ビクター QL-V1

菅野沖彦

レコードリスナーズ アナログバイブル(ステレオサウンド別冊・1996年6月発行)
「注目モデルの徹底試聴 レコードプレーヤー」より

 ’95年秋に発売されたこの時機の新設計のプレーヤー。現時点でこの情熱は賛えてよいが、裏を返せばトーンアームもターンテーブルも、かつての製品はすべて捨てられていたということである。モーターだけが在庫していたという。長年の歴史と伝統の犬のマークが泣いていた……。

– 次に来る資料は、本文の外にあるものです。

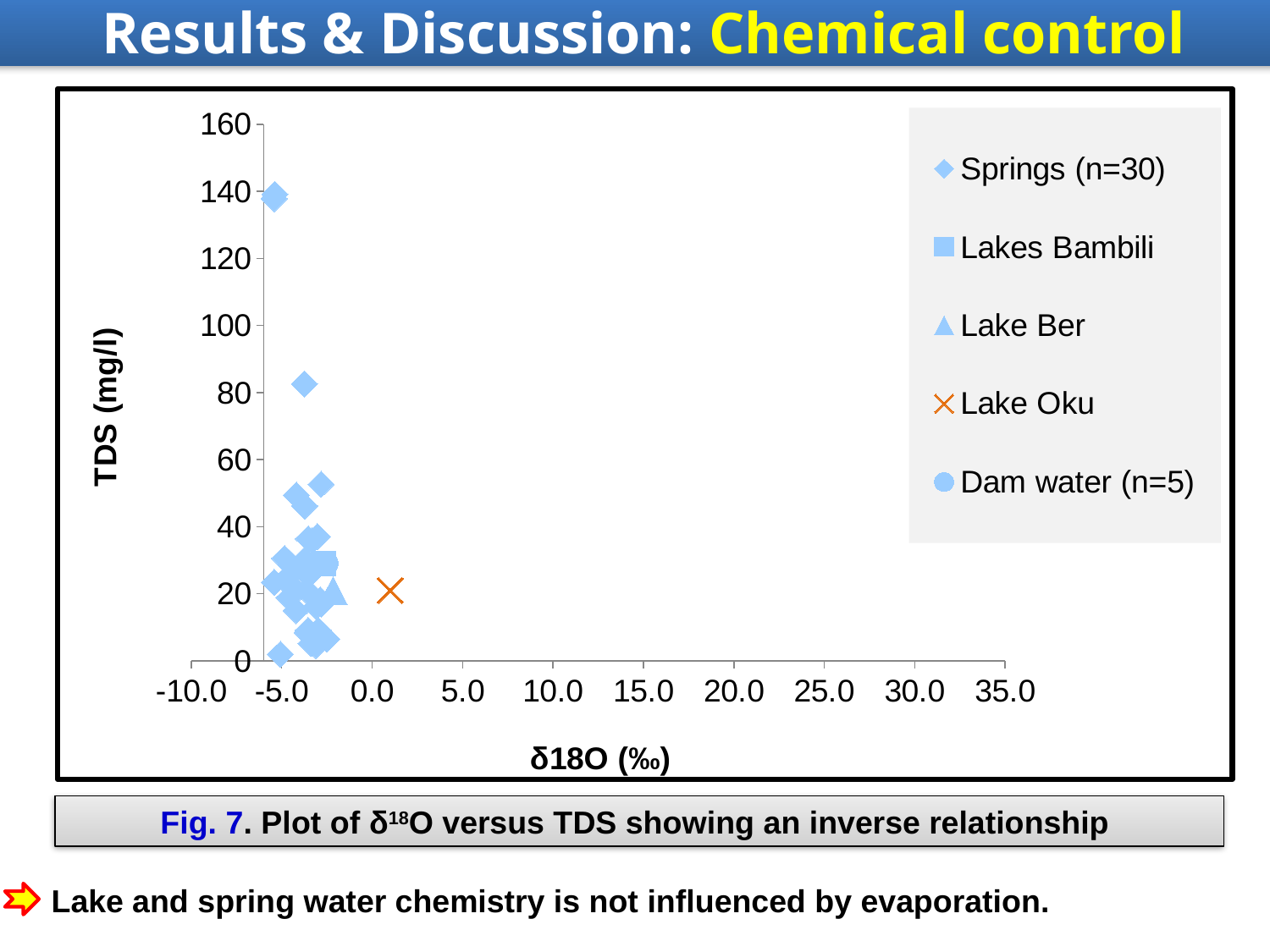
Is the highest TDS value plotted for Springs greater or less than 120? greater Which series has the point with the highest TDS value? Springs (n=30) What is the maximum value shown on the y axis? 160 What is the label of the y axis? TDS (mg/l) What kind of chart is shown on the slide? scatter chart Is the TDS value for the Lake Oku point greater or less than 40? less According to the legend, how many dam water samples (n) are plotted? 5 Which series has the point with the highest δ18O value? Lake Oku What is the label of the x axis? δ18O (‰) According to the legend, how many spring samples (n) are plotted? 30 Is the δ18O value for the Lake Oku point greater or less than 0.0? greater How many series does the legend list? 5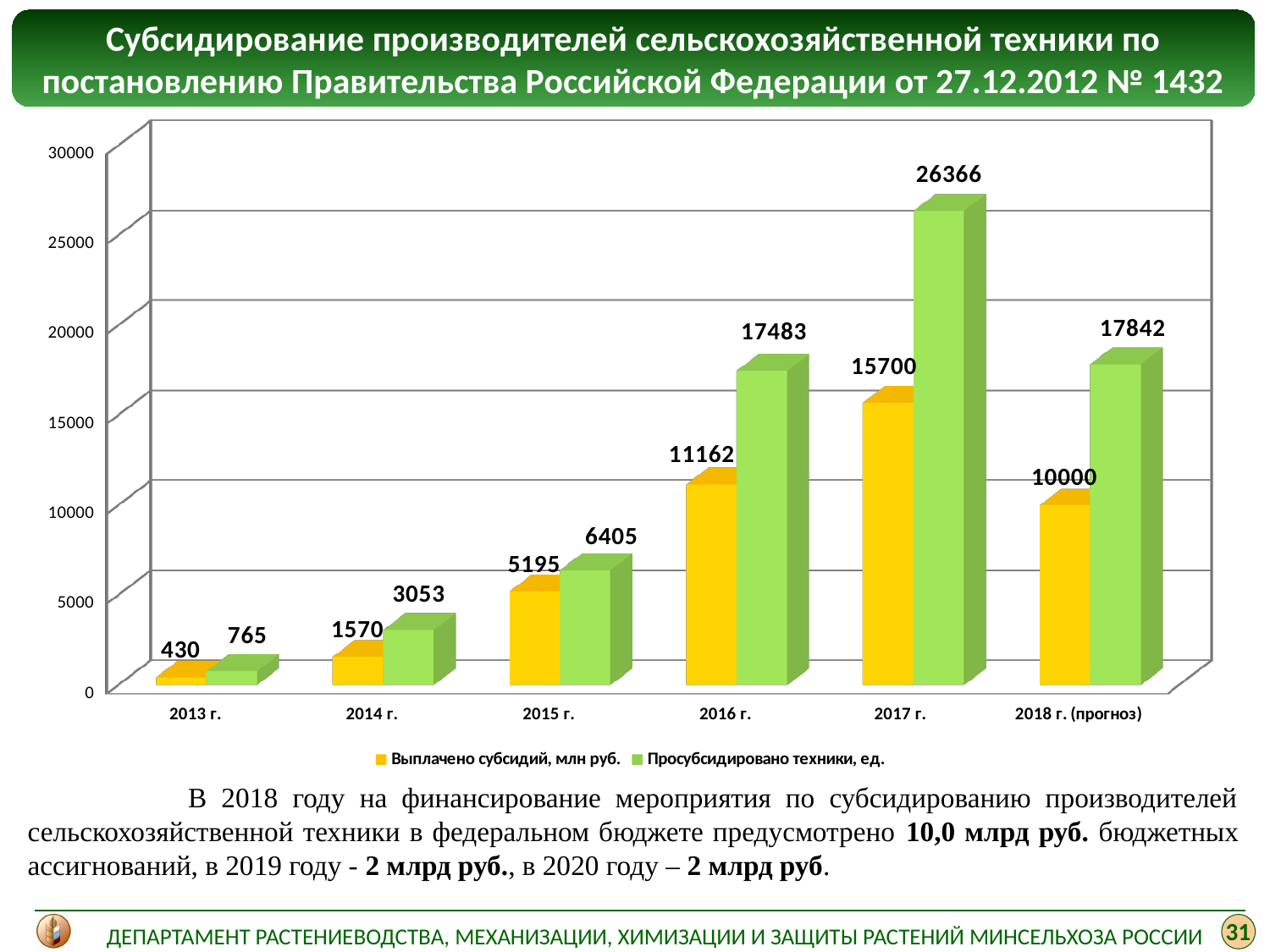
What type of chart is shown on the slide? bar chart How many year categories are shown on the x axis of the chart? 6 What is the difference between "Просубсидировано техники, ед." in 2017 г. and in 2018 г. (прогноз)? 8524 Does the value of "Выплачено субсидий, млн руб." rise or fall from 2013 г. to 2017 г.? rise What is the value of "Выплачено субсидий, млн руб." for 2018 г. (прогноз)? 10000 In which year is the value of "Просубсидировано техники, ед." highest? 2017 г. What is the value of "Просубсидировано техники, ед." for 2016 г.? 17483 In which year is the value of "Выплачено субсидий, млн руб." lowest? 2013 г. What colour are the bars for "Просубсидировано техники, ед."? green How many series does the chart legend list? 2 What is the value of "Выплачено субсидий, млн руб." for 2017 г.? 15700 Which is larger: "Выплачено субсидий, млн руб." in 2016 г. or in 2018 г. (прогноз)? 2016 г.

目先のお荷物はすべて捨てるのが商売になるとなれば、すぐ拾う変わり身の早さが日本メーカーの美徳? なのだ。かつて、あれほど数多くのプレーヤーを作っていたというのに。モーターの在庫数だけで生産を終わるというから、欲しい人は早く買っておいた方がよいだろう。

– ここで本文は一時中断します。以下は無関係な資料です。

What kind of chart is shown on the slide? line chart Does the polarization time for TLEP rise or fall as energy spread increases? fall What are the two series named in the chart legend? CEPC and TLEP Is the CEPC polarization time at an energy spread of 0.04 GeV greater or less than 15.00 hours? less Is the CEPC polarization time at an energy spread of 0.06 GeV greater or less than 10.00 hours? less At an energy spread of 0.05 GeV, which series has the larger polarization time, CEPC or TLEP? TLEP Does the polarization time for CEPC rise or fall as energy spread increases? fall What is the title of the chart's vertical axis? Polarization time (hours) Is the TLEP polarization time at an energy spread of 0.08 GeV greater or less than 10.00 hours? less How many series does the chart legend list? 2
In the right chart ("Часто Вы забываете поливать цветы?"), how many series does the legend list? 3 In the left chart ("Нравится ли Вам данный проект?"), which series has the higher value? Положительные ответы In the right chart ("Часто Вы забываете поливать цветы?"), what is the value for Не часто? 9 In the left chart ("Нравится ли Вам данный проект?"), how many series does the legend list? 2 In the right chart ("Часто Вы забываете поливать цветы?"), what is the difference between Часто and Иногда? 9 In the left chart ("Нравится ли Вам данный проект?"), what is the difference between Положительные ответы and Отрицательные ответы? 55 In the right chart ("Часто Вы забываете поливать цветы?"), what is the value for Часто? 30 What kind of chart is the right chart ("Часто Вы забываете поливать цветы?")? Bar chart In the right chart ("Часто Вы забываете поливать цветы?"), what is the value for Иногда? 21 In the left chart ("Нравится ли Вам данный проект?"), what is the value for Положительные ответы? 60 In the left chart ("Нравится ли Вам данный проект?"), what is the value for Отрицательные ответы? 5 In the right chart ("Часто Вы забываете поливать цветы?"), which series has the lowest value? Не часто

 DDプレーヤー共通の、しっかりした造形感をもつ再生音が特徴で、ソリッドな質感が充実している。曖昧模糊とした暖色傾向の再生音を好む人には向かない。しかし、楽音は無機的にはならず、艶も色もある。有機的で温度感も高い。プレゼンスも豊かで過去のプレーヤー作りのキャリヤーは生きている。声の肉声感やオーケストラの多彩な音色もよく生きている。弦楽器群の音触がリアルで自然である。全帯域のエネルギーバランスはよく整い、カートリッジの高域を素直に聴かせる。ライヴコンサートの臨場感がたいへん豊かなことが印象的でもあった。音楽演奏の運動感がよく伝わるのである。躍動感というべきかもしれないが、音がヴィヴィッドなのである。スピーカーに音が平板に張りつくイメージがないのがいい。「エラ&ルイ」の両者の声に艶があって魅力的だったし、モノーラルのまとまりのよさに位相特性のよさを感じた。プレーヤーによるモノーラル音像のまとまりには、意外に違いがある。機械振動であるから、どの部分も振動即音として影響するのがアナログプレーヤーの難しさであろう。低音のコントロールも適切で、ブーミーなロリンズ・コンボのベースもサックスの存在に悪影響を与えるほどではない。シンバル、スネアー、ハイハットも繊細に鳴らし分ける。